The door of the front room on the second floor being open, Wilford entered there. He found himself alone. The room was so respectably furnished that one might have wondered, at a first glance, how it was the general effect was yet so shabby and comfortless. But a very little will give an awry look. The failing here was general untidiness; crooked blinds, tumbled curtains, draggled table-cover, littered mantelpiece, unswept hearth, dull grate, powdered with white ashes, nothing "put away," and every chair occupied by some book, or paper, or parcel, or article of dress; and one over-riding notion as to how much better it would be if the windows could be left open for ever so short a time, and a little fresh air admitted into the place.

There was the rustling of a dress; a tall woman swept into the room.

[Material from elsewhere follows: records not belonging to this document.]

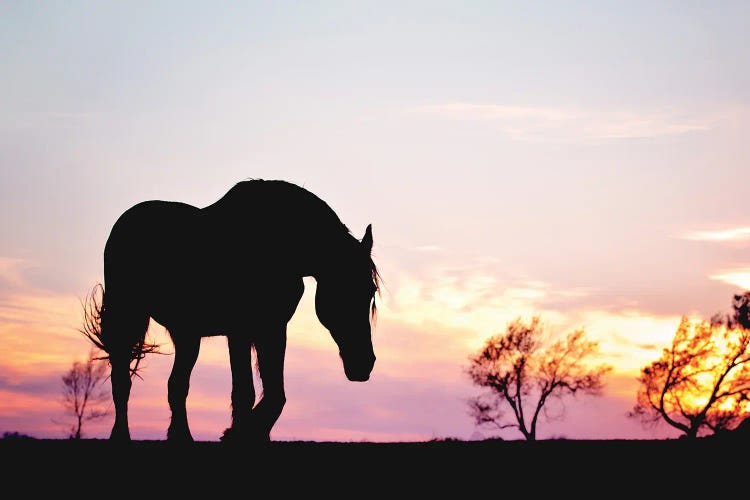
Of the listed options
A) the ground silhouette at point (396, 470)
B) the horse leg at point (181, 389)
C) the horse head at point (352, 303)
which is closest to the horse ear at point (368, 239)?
the horse head at point (352, 303)

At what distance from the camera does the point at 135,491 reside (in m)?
8.36

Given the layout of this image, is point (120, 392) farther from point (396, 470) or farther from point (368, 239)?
point (396, 470)

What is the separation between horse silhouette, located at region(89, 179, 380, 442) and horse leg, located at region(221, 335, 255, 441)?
0.01 metres

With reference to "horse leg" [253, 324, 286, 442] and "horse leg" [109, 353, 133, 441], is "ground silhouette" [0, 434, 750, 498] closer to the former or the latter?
"horse leg" [253, 324, 286, 442]

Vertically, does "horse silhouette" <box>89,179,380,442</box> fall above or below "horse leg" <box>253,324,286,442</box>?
above

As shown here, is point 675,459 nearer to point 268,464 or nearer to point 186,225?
point 268,464

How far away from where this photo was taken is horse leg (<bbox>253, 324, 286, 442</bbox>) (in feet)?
36.0

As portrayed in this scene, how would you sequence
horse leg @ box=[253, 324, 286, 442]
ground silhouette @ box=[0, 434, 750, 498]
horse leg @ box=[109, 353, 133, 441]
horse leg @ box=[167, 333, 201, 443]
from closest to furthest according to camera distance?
ground silhouette @ box=[0, 434, 750, 498] → horse leg @ box=[253, 324, 286, 442] → horse leg @ box=[167, 333, 201, 443] → horse leg @ box=[109, 353, 133, 441]

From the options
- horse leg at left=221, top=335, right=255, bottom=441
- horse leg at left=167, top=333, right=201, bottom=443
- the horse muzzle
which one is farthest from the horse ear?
horse leg at left=167, top=333, right=201, bottom=443

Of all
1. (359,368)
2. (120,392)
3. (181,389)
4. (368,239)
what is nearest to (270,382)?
(359,368)

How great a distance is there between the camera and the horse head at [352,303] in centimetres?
1141

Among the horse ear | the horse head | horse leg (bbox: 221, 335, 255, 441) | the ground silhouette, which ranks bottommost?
the ground silhouette

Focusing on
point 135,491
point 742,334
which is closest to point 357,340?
point 135,491

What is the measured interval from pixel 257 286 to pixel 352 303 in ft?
4.09
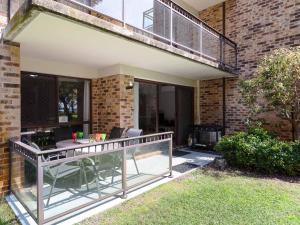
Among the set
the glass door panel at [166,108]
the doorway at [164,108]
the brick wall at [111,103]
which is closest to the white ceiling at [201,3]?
the doorway at [164,108]

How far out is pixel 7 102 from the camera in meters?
3.96

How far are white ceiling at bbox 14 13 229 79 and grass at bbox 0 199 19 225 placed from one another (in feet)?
9.11

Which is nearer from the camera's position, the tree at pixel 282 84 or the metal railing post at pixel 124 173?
the metal railing post at pixel 124 173

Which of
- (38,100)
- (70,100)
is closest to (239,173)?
(70,100)

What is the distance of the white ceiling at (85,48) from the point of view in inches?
139

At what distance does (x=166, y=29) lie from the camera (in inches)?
234

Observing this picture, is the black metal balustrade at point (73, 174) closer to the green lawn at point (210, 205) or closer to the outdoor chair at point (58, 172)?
the outdoor chair at point (58, 172)

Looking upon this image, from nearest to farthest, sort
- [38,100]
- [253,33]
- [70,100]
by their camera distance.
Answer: [38,100] → [70,100] → [253,33]

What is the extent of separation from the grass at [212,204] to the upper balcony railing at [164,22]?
320 cm

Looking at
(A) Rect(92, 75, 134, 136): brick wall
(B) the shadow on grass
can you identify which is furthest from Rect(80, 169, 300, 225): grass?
(A) Rect(92, 75, 134, 136): brick wall

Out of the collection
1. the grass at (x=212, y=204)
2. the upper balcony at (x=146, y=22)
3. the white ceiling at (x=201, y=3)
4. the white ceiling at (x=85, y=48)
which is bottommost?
the grass at (x=212, y=204)

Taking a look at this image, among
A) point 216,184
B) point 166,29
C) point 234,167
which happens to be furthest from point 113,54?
point 234,167

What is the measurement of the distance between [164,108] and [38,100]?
419cm

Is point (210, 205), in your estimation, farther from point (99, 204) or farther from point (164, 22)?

Old and wrinkled evidently, in spite of her paint (white and red), her glossy false hair, kept in its place by a jewelled fillet, her pencilled eyebrows, her thousand-and-one toilette frauds upon Nature and Time. What a strange sinister look there was in the eyes of this woman!—so restless, yet so weak and mabid, glittering out of a tangle of wrinkles with the sort of ferret-red brilliance of sham-jewels. What hard ugly lines were carven round her features—not ill-formed, but ill-combined—resulting in an expression of treachery and cunning and cruelty! The mouth especially, hard and coarse, and the teeth—greatly revealed when she spoke—large and ill-shapen, and especially bad in hue, thanks, perhaps, to the contrast with the vivid artificial bloom in their neighbourhood. She was attired in greasy black satin, with a handsome India shawl huddled upon her shoulders, probably to conceal the fact that the dress had been hastily assumed, and had not indeed been effectually fastened at the back. She made a low curtsey to her visitor as she closed the door after her, and advanced into the room. Her sly eyes passed rapidly over Wilford. She seemed to prolong her salutation for the express purpose of gaining time and thoroughly examining his looks and bearing, and satisfying herself thereupon. And she was evidently a little unnerved. Her hand shook as she stretched it forth; it was more decorated by jewellery than cleanliness; and her rings had a suspicious look about them. But this might be purely fancy. There are some hands upon which the best of gold appears like brass, and the purest diamond no better than paste.

"Oh! Mr. Hadfield, this is kind," she said, in a hollow, drawling, carnying tone of voice.

Either he did not really see or he purposely disregarded her outstretched hand. Certainly he did not take it, and she calmly withdrew it, but with no air of being offended. For some moments he was silent. He glanced at her, and then averted his eyes. He spoke at last in a low, constrained voice, with evident effort.

"Madame Pichot," he began.

"Boisfleury," she interrupted, holding up her hands with an imploring gesture, "will you oblige me so far? Boisfleury. There are reasons for the change. Not Pichot, thank you—Boisfleury. Will you bear that in mind?"

"The name matters little. Boisfleury, if you will. I have received your letter. You wished to see me. I am here."

"But why this tone?" she asked, affectedly, her head on one side, and a dreadful smile upon her lips; "why so severe—so abrupt? This is not the Wilford Hadfield I remember years back.